You can make a sofrito with any of the tomato varieties but you will get best results with the ramellet, the Mallorcan cooking tomato sometimes sold in clusters for hanging in the kitchen or pantry.
Ramellet tomatoes are much more expensive than ordinary varieties but the higher price is worth paying because they are pulpy to begin with, so it is easier to reduce them to a jam-like state.
Another attraction is that the ramellet is an extremely tasty tomato — one of the qualities that makes it the ideal variety for cooking. You needn’t buy them tied in clusters because they are mainly sold loose — and that makes them somewhat cheaper.
But authentic ramellets are never cheap: if you’re not paying around €6 a kilo then they are not the genuine ramellet variety. The problem is that a major Mallorcan grower flooded the market with a hybrid that sometimes sells for a good deal less than €2 a kilo. Most market stalls and supermarkets sell the hybrids — and even label them as ramellets. It’s strictly illegal, of course, but they do it — and they get away with it.

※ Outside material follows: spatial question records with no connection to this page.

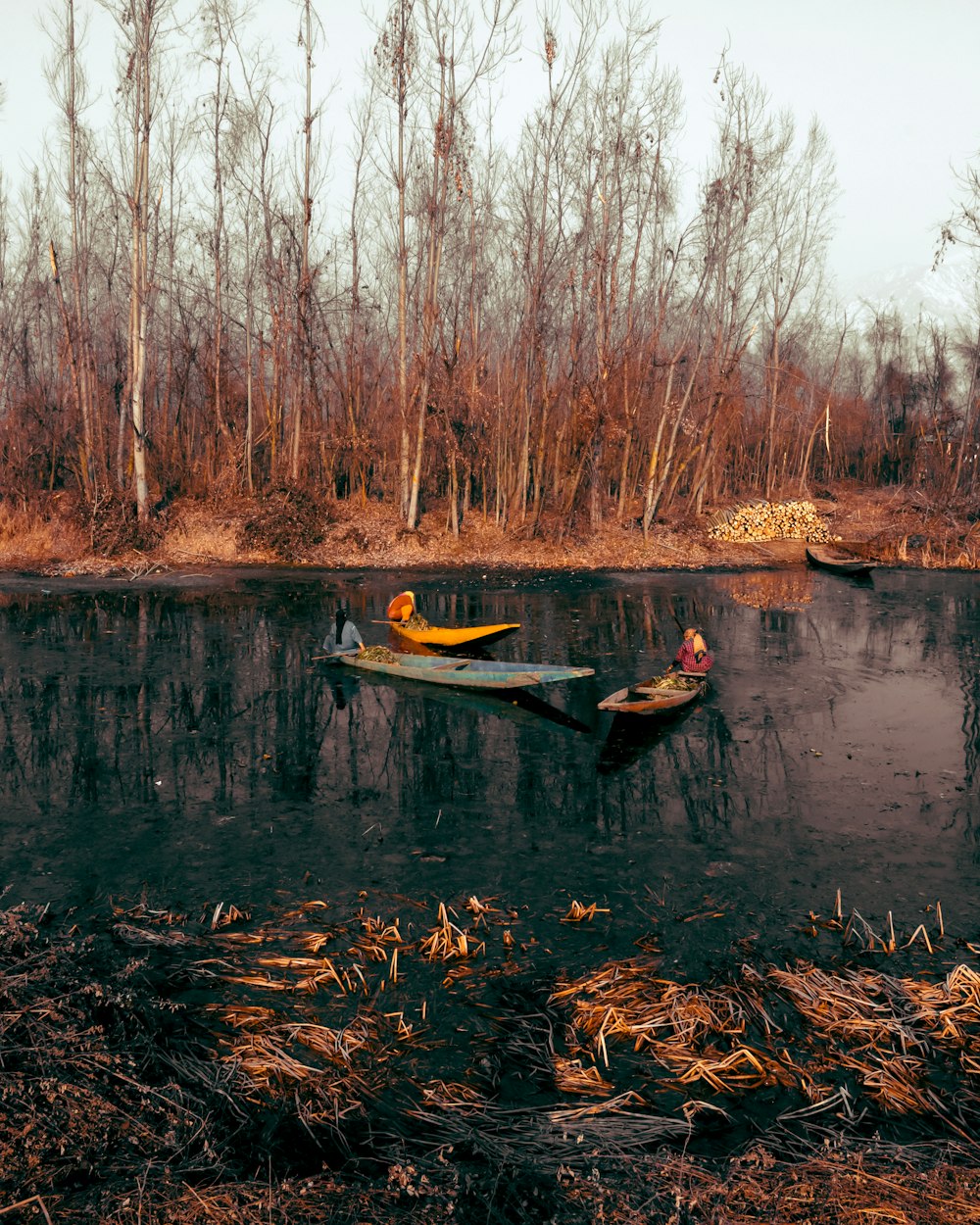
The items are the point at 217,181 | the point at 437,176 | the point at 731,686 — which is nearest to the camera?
the point at 731,686

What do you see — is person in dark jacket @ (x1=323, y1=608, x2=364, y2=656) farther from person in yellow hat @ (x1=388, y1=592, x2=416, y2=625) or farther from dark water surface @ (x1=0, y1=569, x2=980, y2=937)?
person in yellow hat @ (x1=388, y1=592, x2=416, y2=625)

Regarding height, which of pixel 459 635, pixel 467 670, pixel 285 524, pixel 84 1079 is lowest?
pixel 84 1079

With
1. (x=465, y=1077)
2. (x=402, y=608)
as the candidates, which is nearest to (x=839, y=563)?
(x=402, y=608)

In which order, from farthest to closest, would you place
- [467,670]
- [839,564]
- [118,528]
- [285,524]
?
[285,524]
[839,564]
[118,528]
[467,670]

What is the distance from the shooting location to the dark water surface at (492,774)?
24.0 ft

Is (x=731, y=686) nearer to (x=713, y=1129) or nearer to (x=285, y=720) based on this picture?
(x=285, y=720)

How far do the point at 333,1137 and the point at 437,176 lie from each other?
2583 centimetres

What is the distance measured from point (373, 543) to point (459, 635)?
1285cm

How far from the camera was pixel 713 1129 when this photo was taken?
4.55 m

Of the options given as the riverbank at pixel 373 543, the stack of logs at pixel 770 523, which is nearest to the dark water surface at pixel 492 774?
the riverbank at pixel 373 543

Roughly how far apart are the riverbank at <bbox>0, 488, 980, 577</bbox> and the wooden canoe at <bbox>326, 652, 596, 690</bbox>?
12.2m

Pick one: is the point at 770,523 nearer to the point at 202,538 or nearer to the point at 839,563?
the point at 839,563

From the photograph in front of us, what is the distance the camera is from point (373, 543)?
27156mm

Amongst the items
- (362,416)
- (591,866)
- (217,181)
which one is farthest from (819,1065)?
(217,181)
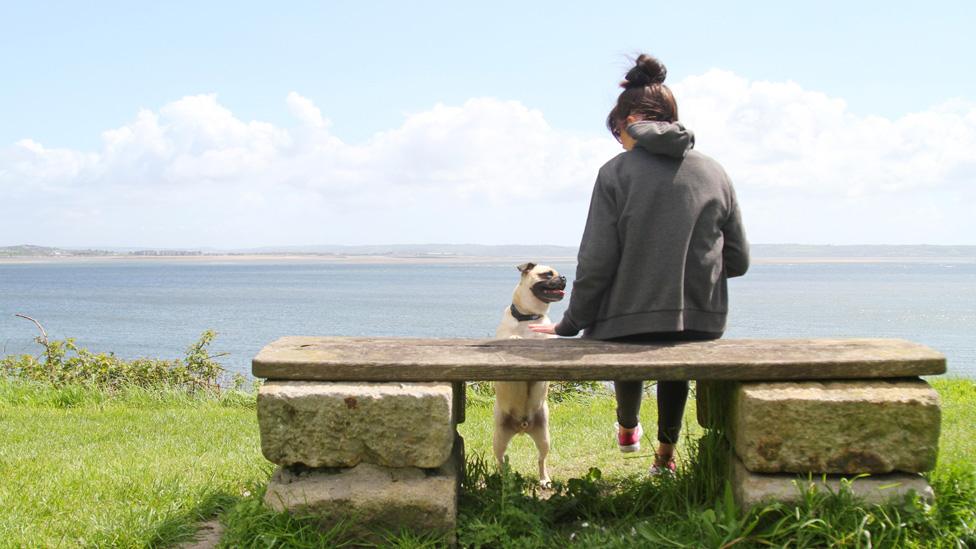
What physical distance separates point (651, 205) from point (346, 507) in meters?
2.12

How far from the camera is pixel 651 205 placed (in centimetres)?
397

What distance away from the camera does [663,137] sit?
3.94 metres

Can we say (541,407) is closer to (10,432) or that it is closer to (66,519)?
(66,519)

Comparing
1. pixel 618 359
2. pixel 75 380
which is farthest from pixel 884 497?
pixel 75 380

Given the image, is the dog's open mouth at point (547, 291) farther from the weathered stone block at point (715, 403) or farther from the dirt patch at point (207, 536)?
the dirt patch at point (207, 536)

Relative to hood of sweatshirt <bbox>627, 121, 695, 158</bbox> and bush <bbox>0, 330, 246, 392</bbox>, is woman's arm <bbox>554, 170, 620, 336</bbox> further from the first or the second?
bush <bbox>0, 330, 246, 392</bbox>

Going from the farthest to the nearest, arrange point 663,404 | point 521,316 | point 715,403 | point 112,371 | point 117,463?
point 112,371 < point 117,463 < point 521,316 < point 663,404 < point 715,403

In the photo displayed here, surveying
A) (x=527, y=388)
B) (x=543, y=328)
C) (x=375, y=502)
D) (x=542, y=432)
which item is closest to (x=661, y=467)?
(x=542, y=432)

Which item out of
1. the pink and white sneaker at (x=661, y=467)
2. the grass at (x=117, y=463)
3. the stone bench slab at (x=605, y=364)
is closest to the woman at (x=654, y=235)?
the stone bench slab at (x=605, y=364)

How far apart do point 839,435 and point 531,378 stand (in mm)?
1438

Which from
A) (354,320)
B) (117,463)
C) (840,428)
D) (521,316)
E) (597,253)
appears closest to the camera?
(840,428)

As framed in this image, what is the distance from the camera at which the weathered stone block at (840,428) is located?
11.6ft

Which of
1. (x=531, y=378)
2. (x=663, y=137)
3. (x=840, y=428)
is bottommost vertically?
(x=840, y=428)

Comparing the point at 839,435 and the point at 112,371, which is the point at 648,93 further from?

The genuine ramellets have very thick skins and that helps to give them a very long shelf life. Some Mallorcan housewives buy a couple of kilos and keep them on a pantry shelf in a single layer, and thereby always have them at hand when needed. As the skins are so thick, genuine ramellets must be peeled before use — unless you are making a sauce and the sautéed ramellet flesh can be put through a vegetable mill or a sieve, leaving the skins behind.
Now that we have our peeled and finely chopped white onions and ramellet tomatoes we can go ahead with our basic sofrito. For three large finely chopped white onions, use six small peeled ramellets and 200 mls of virgen extra olive oil.

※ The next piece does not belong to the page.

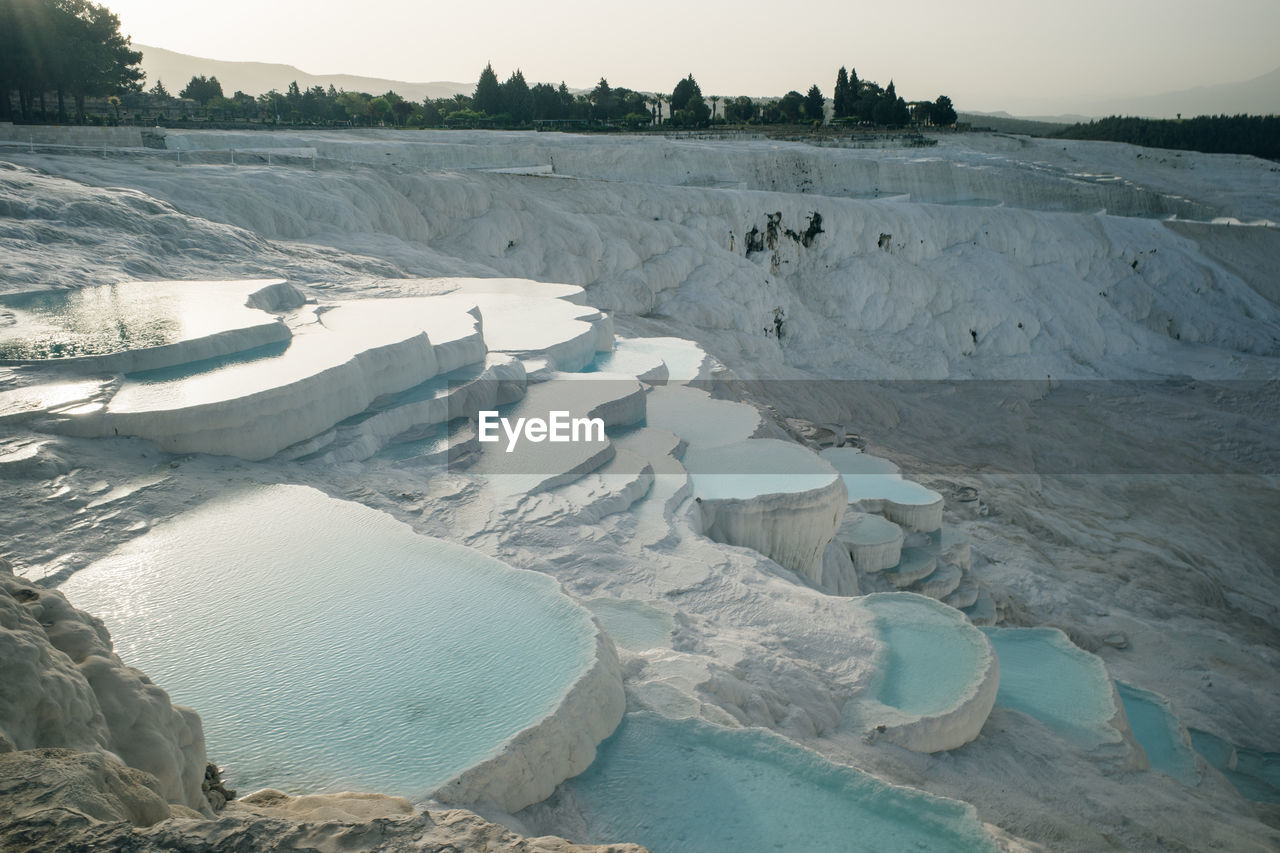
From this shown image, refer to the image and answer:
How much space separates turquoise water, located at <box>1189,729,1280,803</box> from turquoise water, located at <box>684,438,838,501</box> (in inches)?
156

Put the frying pan or greixonera on a very low heat. If necessary, use a metal diffuser to keep the heat really low. Add the oil to the greixonera and when it is warm (not hot) add the finely chopped onions. If the oil were hot the onions would cook at a sizzle and your sofrito would be off to a bad start.
Stir the chopped onions in the warm oil with a wooden spoon and sauté them over the very low heat for about 15 minutes, stirring them every five minutes. The onions will first soften, then become translucent before taking on a golden colour. They must never reach the caramelised state and if they burn and blacken you will have to start again. So be sure to keep the heat nice and low and don’t forget to stir them from time to time.
At the golden stage, stir in the finely chopped ramellets. This mixture must also cook slowly, so don’t turn up the heat. After about 15 minutes add a ladle of boiling water. As this water slowly evaporates it will help to produce the necessary jam-like consistency.
A sofrito must never be watery. If it is, the dish you are making will also be watery. So the sofrito must now cook until thick and jammy.
This is the basic sofrito. The recipe you are using may call for fish or meat stock instead of water. Finely chopped spring onions or leeks could also be added to the onions at the start.
Most cooks would add garlic as well as herbs, although the choice of herbs would depend very much on the dish you are making, as well as personal taste. Parsley is the most common herb used in a sofrito.
A recipe could also require a little nutmeg or pepper, or a glass of white wine or sherry. Add the necessary condiments but always remember the golden rule: a sofrito must be cooked very slowly.
And you must always bear in mind that a sofrito is not a tomato sauce. Some people make the mistake of adding extra tomatoes, on the theory that if six small ramellets are called for, 12 will be even better.
But that is not the case, so don’t fall into that trap. A sofrito with too little tomato will actually be better than one with an excessive amount.
When your sofrito is thick and jammy you have the basis of a really tasty dish. It is the first stage of many regional dishes such as paella, sopes mallorquines, stews, soups and potajes. If you use recipes in Spanish cookbooks you will come across the sofrito in hundreds of dishes, so you should learn to do it properly.